--- Material zur Aufgabe ---

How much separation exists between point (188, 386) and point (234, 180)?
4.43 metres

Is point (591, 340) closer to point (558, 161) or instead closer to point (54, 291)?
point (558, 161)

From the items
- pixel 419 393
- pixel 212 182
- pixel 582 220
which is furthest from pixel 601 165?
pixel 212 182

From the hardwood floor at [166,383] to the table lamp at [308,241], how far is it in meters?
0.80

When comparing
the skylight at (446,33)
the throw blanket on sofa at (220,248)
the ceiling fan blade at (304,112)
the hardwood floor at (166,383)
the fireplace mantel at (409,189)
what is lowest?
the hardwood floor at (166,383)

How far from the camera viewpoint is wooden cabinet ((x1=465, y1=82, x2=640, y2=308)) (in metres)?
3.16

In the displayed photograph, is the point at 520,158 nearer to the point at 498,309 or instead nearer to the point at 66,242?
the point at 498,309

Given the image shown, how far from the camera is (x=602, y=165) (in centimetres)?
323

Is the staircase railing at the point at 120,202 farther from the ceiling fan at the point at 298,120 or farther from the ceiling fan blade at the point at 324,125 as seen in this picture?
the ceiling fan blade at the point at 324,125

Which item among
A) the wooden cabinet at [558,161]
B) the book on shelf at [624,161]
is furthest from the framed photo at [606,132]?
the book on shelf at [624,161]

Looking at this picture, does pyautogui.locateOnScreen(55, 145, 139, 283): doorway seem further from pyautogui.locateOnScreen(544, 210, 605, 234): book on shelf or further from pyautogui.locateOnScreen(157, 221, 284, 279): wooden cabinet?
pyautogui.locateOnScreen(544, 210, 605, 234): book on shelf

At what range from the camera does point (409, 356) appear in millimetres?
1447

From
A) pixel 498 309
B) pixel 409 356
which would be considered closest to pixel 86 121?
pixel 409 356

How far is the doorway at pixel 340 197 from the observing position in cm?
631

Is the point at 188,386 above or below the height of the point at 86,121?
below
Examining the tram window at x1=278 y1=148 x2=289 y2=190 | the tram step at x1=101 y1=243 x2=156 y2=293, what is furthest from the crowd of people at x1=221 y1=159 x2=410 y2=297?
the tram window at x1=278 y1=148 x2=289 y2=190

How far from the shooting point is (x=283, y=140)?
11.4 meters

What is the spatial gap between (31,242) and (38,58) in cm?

---

(Aufgabe):
Finde im Material oben jede Zeile, die die Zeichenfolge „cabinet“ enthält, und schreibe diese Zeilen vollständig ab.

(Erwartete Antwort):
How far from the camera viewpoint is wooden cabinet ((x1=465, y1=82, x2=640, y2=308)) (in metres)?
A) the wooden cabinet at [558,161]
Looking at this picture, does pyautogui.locateOnScreen(55, 145, 139, 283): doorway seem further from pyautogui.locateOnScreen(544, 210, 605, 234): book on shelf or further from pyautogui.locateOnScreen(157, 221, 284, 279): wooden cabinet?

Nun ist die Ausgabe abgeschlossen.